There is a book, pretty much a perfect book for Kidsilk Haze addicts like yours truly, called Silky Little Knits. It’s by Alison Crowther-Smith. In the UK, the book was called Little Luxury Knits, but the content is the same.

There are lots of yummy projects knitted with KSH in this book, but the most interesting thing to me is a technique Ms. C-S presents called colourwashing. What she does here is blend different colours of KSH to gradually change from one colour to the next. Sadly, I can’t find any pix of this out in the big wide world, but if you are on Ravelry (and you can be, because it’s free) you can see examples here in her Colourwash Mittens and Colourwash Cushion.

This book also has a pattern for bedsocks knit of KSH held double. I have fantasized about having socks knit of KSH since reading this pattern, and since I live in a cold place, I have the perfect justification for more socks. Recently, I had a rummage through my leftover bits of KSH, determined to knit bedsocks and to knit them in a colourwash kind of way.

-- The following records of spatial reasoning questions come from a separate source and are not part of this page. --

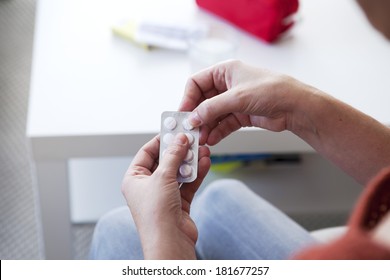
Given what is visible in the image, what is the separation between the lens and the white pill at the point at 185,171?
2.69 ft

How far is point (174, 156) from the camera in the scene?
0.78m

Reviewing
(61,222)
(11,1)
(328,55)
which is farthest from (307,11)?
(11,1)

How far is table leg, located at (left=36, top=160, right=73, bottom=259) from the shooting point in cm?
117

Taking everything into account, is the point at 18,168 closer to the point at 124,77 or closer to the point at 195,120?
the point at 124,77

I found a bit of KSH in Candygirl, a bit of KSH in Splendour (both leftover from these gloves), a nearly full ball of Elann Silken Kydd in Raspberry Wine (this is a copy of KSH, ordered for fingering purposes, and actually is only a teensy bit darker than KSH Splendour), a full ball of KSH in Blackcurrant (the “bad match” for the yarn crisis associated with the Lady’s Circular Cape) and a nearly full ball of Elann Silken Kydd in Sapphire.

I didn’t follow her sock recipe, just used my own. I’m lazy like that.

So, I cast on with two strands of Candy Girl held together, then worked 8 rows in stockinette. (Her bedsocks have a ruffle, which is adorable, but I decided to just let my cuffs roll instead.) Then I held one strand of Candy Girl together with one strand of Splendour, and knit 8 rows. Next I used two strands of Splendour together for 8 rows and somewhere in here, I started to knit ribbing – 3×3 simply because there were 18 stitches on each needle and that was easy math. Next, one strand of Splendour and one of Raspberry Wine – these colours are pretty close, so the effect is lost a bit. I knit four rows with two strands of Raspberry Wine, then turned the heel, then knit four rows more.

After that, 8 rows with a strand of Blackcurrant and a strand of Raspberry Wine, 8 rows with two strands of Blackcurrant, Blackcurrant with Sapphire, then Sapphire held double. Then I reversed the colour sequence, hoping it would work out well. I got all the way through the sequence again and had one little snippet of Candygirl which I used on the toe. (Even a meter of KSH is too much to waste.)

Here’s the first one!Colourwash socks knit in Rowan Kidsilk Haze by Deborah Cooke

The colours appear a bit more emphatic here – because of the flash – than they do in real life. That blend down the length of the foot is really just all a wonderful blue purple mush, and it is almost impossible IRL to see the distinction between the Splendour and the Raspberry Wine, which looks obvious in the shot.

I had been seriously tempted to dig into my non-scraps of KSH. There are three full balls of navy in my stash, which would have made for a nice transition between the Blackcurrant and the Sapphire, also two full balls of another medium blue (Hurricane) and I could have poached some turquoisey Trance from the Lace Jacket still on the needles. I decided to be tough, though, and am glad I was. The Blackcurrant and the Sapphire made navy music on their own when they danced a duet, and I like that the colour sequence went there and back again once.

These are divinely cushy, soft and warm. I can’t wait to get the second one off the needles and feel pampered!